- Work item -
Provide again, from the entries below, every line from the one containing "and puddle lights" through the one containing "and secondary visors", exactly as written, and no other line.

──────── Record excerpts

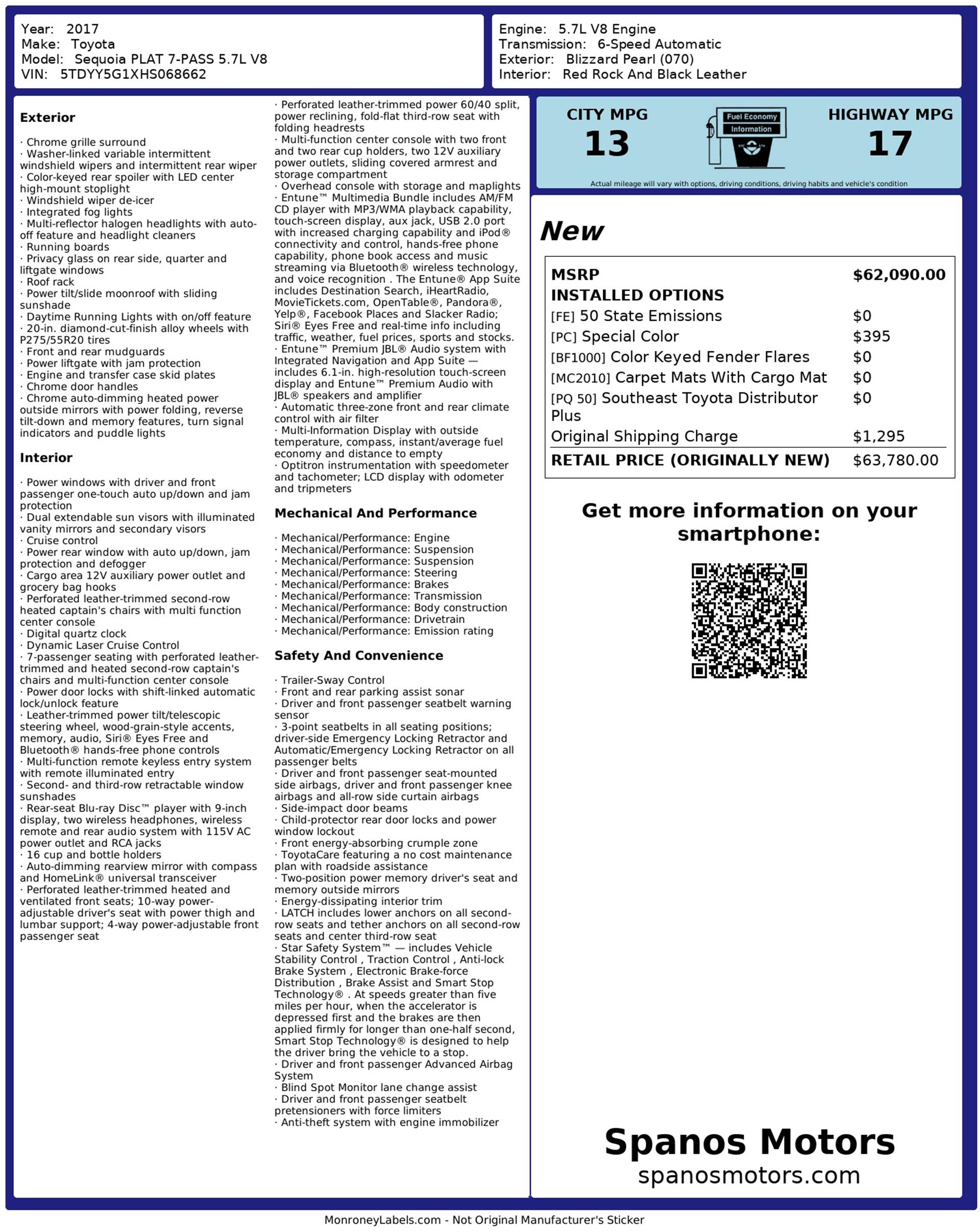 Year: 2017
Make: Toyota
Model: Sequoia PLAT 7-PASS 5.7L V8
VIN: 5TDYY5G1XHS068662

Engine: 5.7L V8 Engine
Transmission: 6-Speed Automatic
Exterior: Blizzard Pearl (070)
Interior: Red Rock And Black Leather

Exterior

· Chrome grille surround
· Washer-linked variable intermittent windshield wipers and intermittent rear wiper
· Color-keyed rear spoiler with LED center high-mount stoplight
· Windshield wiper de-icer
· Integrated fog lights
· Multi-reflector halogen headlights with auto-off feature and headlight cleaners
· Running boards
· Privacy glass on rear side, quarter and liftgate windows
· Roof rack
· Power tilt/slide moonroof with sliding sunshade
· Daytime Running Lights with on/off feature
· 20-in. diamond-cut-finish alloy wheels with P275/55R20 tires
· Front and rear mudguards
· Power liftgate with jam protection
· Engine and transfer case skid plates
· Chrome door handles
· Chrome auto-dimming heated power outside mirrors with power folding, reverse tilt-down and memory features, turn signal indicators and puddle lights

Interior

· Power windows with driver and front passenger one-touch auto up/down and jam protection
· Dual extendable sun visors with illuminated vanity mirrors and secondary visors
· Cruise control
· Power rear window with auto up/down, jam protection and defogger
· Cargo area 12V auxiliary power outlet and grocery bag hooks
· Perforated leather-trimmed second-row heated captain's chairs with multi function center console
· Digital quartz clock
· Dynamic Laser Cruise Control
· 7-passenger seating with perforated leather-trimmed and heated second-row captain's chairs and multi-function center console
· Power door locks with shift-linked automatic lock/unlock feature
· Leather-trimmed power tilt/telescopic steering wheel, wood-grain-style accents, memory, audio, Siri® Eyes Free and Bluetooth® hands-free phone controls
· Multi-function remote keyless entry system with remote illuminated entry
· Second- and third-row retractable window sunshades
· Rear-seat Blu-ray Disc™ player with 9-inch display, two wireless headphones, wireless remote and rear audio system with 115V AC power outlet and RCA jacks
· 16 cup and bottle holders
· Auto-dimming rearview mirror with compass and HomeLink® universal transceiver
· Perforated leather-trimmed heated and ventilated front seats; 10-way power-adjustable driver's seat with power thigh and lumbar support; 4-way power-adjustable front passenger seat
· Perforated leather-trimmed power 60/40 split, power reclining, fold-flat third-row seat with folding headrests
· Multi-function center console with two front and two rear cup holders, two 12V auxiliary power outlets, sliding covered armrest and storage compartment
· Overhead console with storage and maplights
· Entune™ Multimedia Bundle includes AM/FM CD player with MP3/WMA playback capability, touch-screen display, aux jack, USB 2.0 port with increased charging capability and iPod® connectivity and control, hands-free phone capability, phone book access and music streaming via Bluetooth® wireless technology, and voice recognition . The Entune® App Suite includes Destination Search, iHeartRadio, MovieTickets.com, OpenTable®, Pandora®, Yelp®, Facebook Places and Slacker Radio; Siri® Eyes Free and real-time info including traffic, weather, fuel prices, sports and stocks.
· Entune™ Premium JBL® Audio system with Integrated Navigation and App Suite — includes 6.1-in. high-resolution touch-screen display and Entune™ Premium Audio with JBL® speakers and amplifier
· Automatic three-zone front and rear climate control with air filter
· Multi-Information Display with outside temperature, compass, instant/average fuel economy and distance to empty
· Optitron instrumentation with speedometer and tachometer; LCD display with odometer and tripmeters

Mechanical And Performance

· Mechanical/Performance: Engine
· Mechanical/Performance: Suspension
· Mechanical/Performance: Suspension
· Mechanical/Performance: Steering
· Mechanical/Performance: Brakes
· Mechanical/Performance: Transmission
· Mechanical/Performance: Body construction
· Mechanical/Performance: Drivetrain
· Mechanical/Performance: Emission rating

Safety And Convenience

· Trailer-Sway Control
· Front and rear parking assist sonar
· Driver and front passenger seatbelt warning sensor
· 3-point seatbelts in all seating positions; driver-side Emergency Locking Retractor and Automatic/Emergency Locking Retractor on all passenger belts
· Driver and front passenger seat-mounted side airbags, driver and front passenger knee airbags and all-row side curtain airbags
· Side-impact door beams
· Child-protector rear door locks and power window lockout
· Front energy-absorbing crumple zone
· ToyotaCare featuring a no cost maintenance plan with roadside assistance
· Two-position power memory driver's seat and memory outside mirrors
· Energy-dissipating interior trim
· LATCH includes lower anchors on all second-row seats and tether anchors on all second-row seats and center third-row seat
· Star Safety System™ — includes Vehicle Stability Control , Traction Control , Anti-lock Brake System , Electronic Brake-force Distribution , Brake Assist and Smart Stop Technology® . At speeds greater than five miles per hour, when the accelerator is depressed first and the brakes are then applied firmly for longer than one-half second, Smart Stop Technology® is designed to help the driver bring the vehicle to a stop.
· Driver and front passenger Advanced Airbag System
· Blind Spot Monitor lane change assist
· Driver and front passenger seatbelt pretensioners with force limiters
· Anti-theft system with engine immobilizer

CITY MPG
13
Fuel Economy
Information
HIGHWAY MPG
17
Actual mileage will vary with options, driving conditions, driving habits and vehicle's condition

New

| MSRP | $62,090.00 |
|---|---|
| INSTALLED OPTIONS | |
| [FE] 50 State Emissions | $0 |
| [PC] Special Color | $395 |
| [BF1000] Color Keyed Fender Flares | $0 |
| [MC2010] Carpet Mats With Cargo Mat | $0 |
| [PQ 50] Southeast Toyota Distributor Plus | $0 |
| Original Shipping Charge | $1,295 |
| RETAIL PRICE (ORIGINALLY NEW) | $63,780.00 |

Get more information on your smartphone:

Spanos Motors
spanosmotors.com

MonroneyLabels.com - Not Original Manufacturer's Sticker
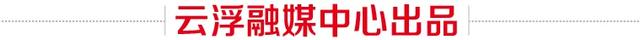 云浮融媒中心出品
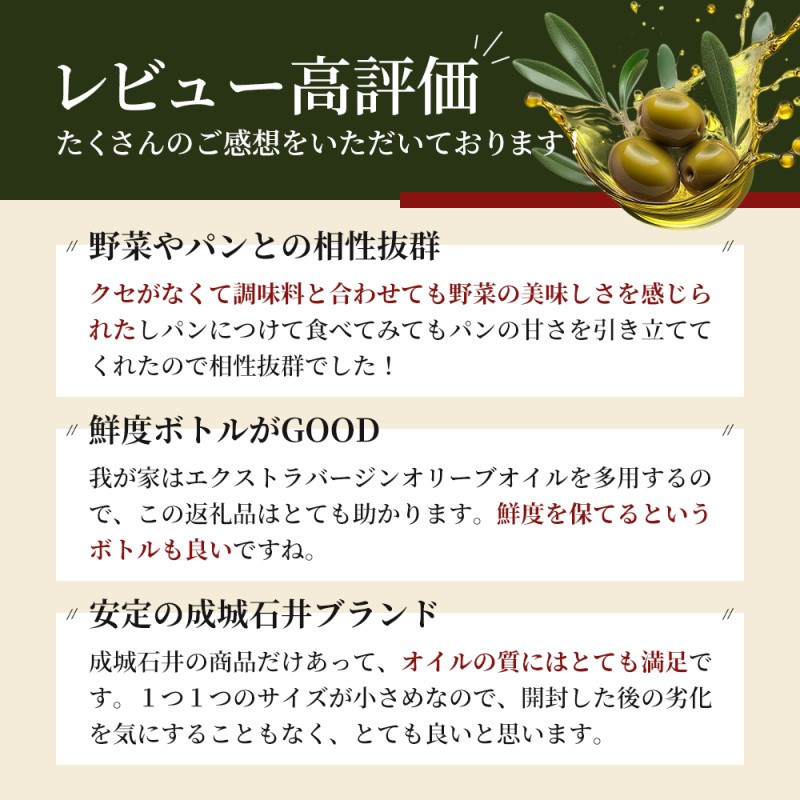 レビュー高評価
たくさんのご感想をいただいております！

野菜やパンとの相性抜群

クセがなくて調味料と合わせても野菜の美味しさを感じられたしパンにつけて食べてみてもパンの甘さを引き立ててくれたので相性抜群でした！

鮮度ボトルがGOOD

我が家はエクストラバージンオリーブオイルを多用するので、この返礼品はとても助かります。鮮度を保てるというボトルも良いですね。

安定の成城石井ブランド

成城石井の商品だけあって、オイルの質にはとても満足です。１つ１つのサイズが小さめなので、開封した後の劣化を気にすることもなく、とても良いと思います。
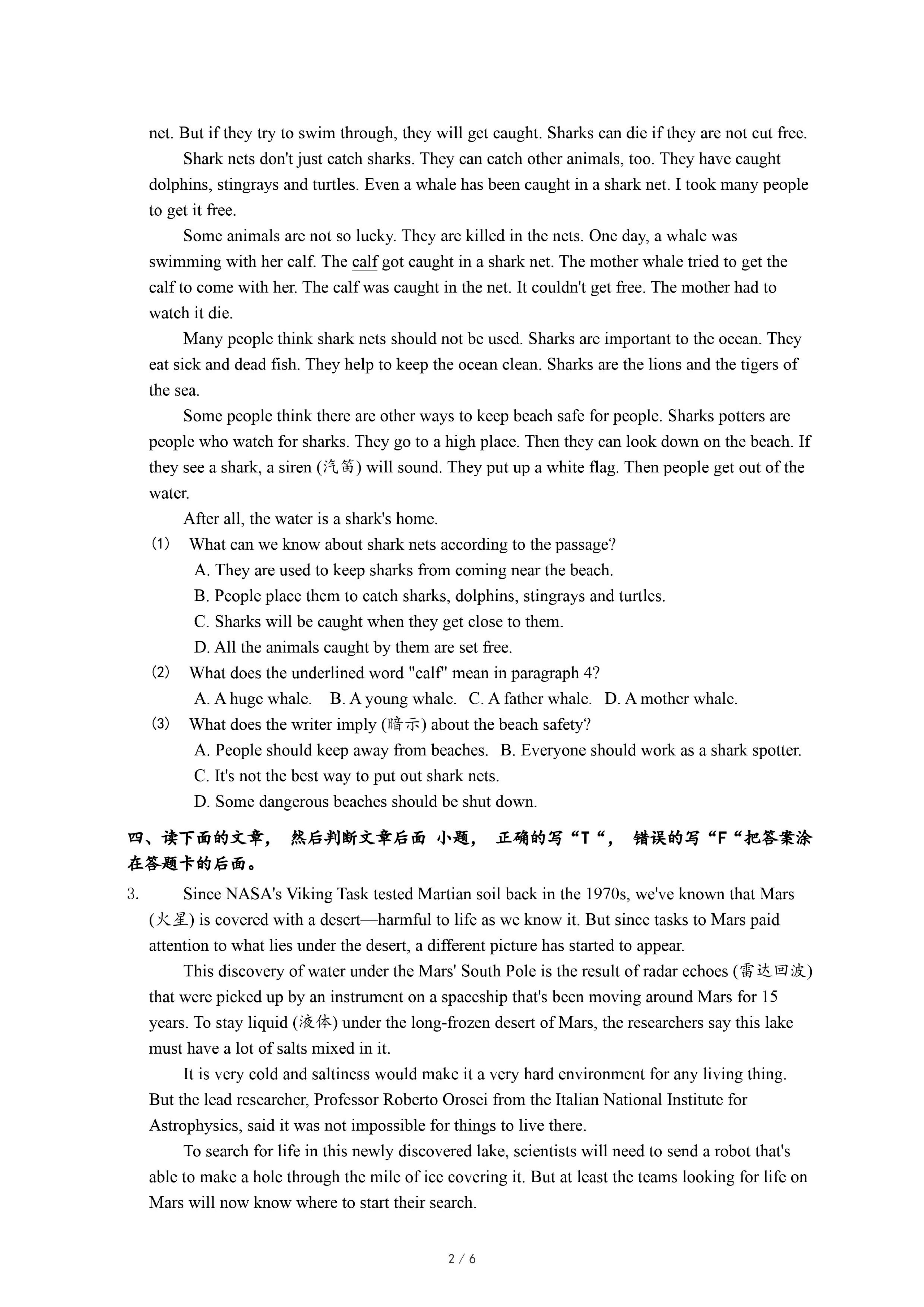 net. But if they try to swim through, they will get caught. Sharks can die if they are not cut free.

Shark nets don't just catch sharks. They can catch other animals, too. They have caught dolphins, stingrays and turtles. Even a whale has been caught in a shark net. I took many people to get it free.

Some animals are not so lucky. They are killed in the nets. One day, a whale was swimming with her calf. The calf got caught in a shark net. The mother whale tried to get the calf to come with her. The calf was caught in the net. It couldn't get free. The mother had to watch it die.

Many people think shark nets should not be used. Sharks are important to the ocean. They eat sick and dead fish. They help to keep the ocean clean. Sharks are the lions and the tigers of the sea.

Some people think there are other ways to keep beach safe for people. Sharks potters are people who watch for sharks. They go to a high place. Then they can look down on the beach. If they see a shark, a siren (汽笛) will sound. They put up a white flag. Then people get out of the water.

After all, the water is a shark's home.

(1) What can we know about shark nets according to the passage?
A. They are used to keep sharks from coming near the beach.
B. People place them to catch sharks, dolphins, stingrays and turtles.
C. Sharks will be caught when they get close to them.
D. All the animals caught by them are set free.

(2) What does the underlined word "calf" mean in paragraph 4?
A. A huge whale. B. A young whale. C. A father whale. D. A mother whale.

(3) What does the writer imply (暗示) about the beach safety?
A. People should keep away from beaches. B. Everyone should work as a shark spotter.
C. It's not the best way to put out shark nets.
D. Some dangerous beaches should be shut down.

四、读下面的文章， 然后判断文章后面 小题， 正确的写“T“， 错误的写“F“把答案涂在答题卡的后面。

3. Since NASA's Viking Task tested Martian soil back in the 1970s, we've known that Mars (火星) is covered with a desert—harmful to life as we know it. But since tasks to Mars paid attention to what lies under the desert, a different picture has started to appear.

This discovery of water under the Mars' South Pole is the result of radar echoes (雷达回波) that were picked up by an instrument on a spaceship that's been moving around Mars for 15 years. To stay liquid (液体) under the long-frozen desert of Mars, the researchers say this lake must have a lot of salts mixed in it.

It is very cold and saltiness would make it a very hard environment for any living thing. But the lead researcher, Professor Roberto Orosei from the Italian National Institute for Astrophysics, said it was not impossible for things to live there.

To search for life in this newly discovered lake, scientists will need to send a robot that's able to make a hole through the mile of ice covering it. But at least the teams looking for life on Mars will now know where to start their search.

2 / 6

────────────────

- Exercise answer -
· Chrome auto-dimming heated power outside mirrors with power folding, reverse tilt-down and memory features, turn signal indicators and puddle lights

Interior

· Power windows with driver and front passenger one-touch auto up/down and jam protection
· Dual extendable sun visors with illuminated vanity mirrors and secondary visors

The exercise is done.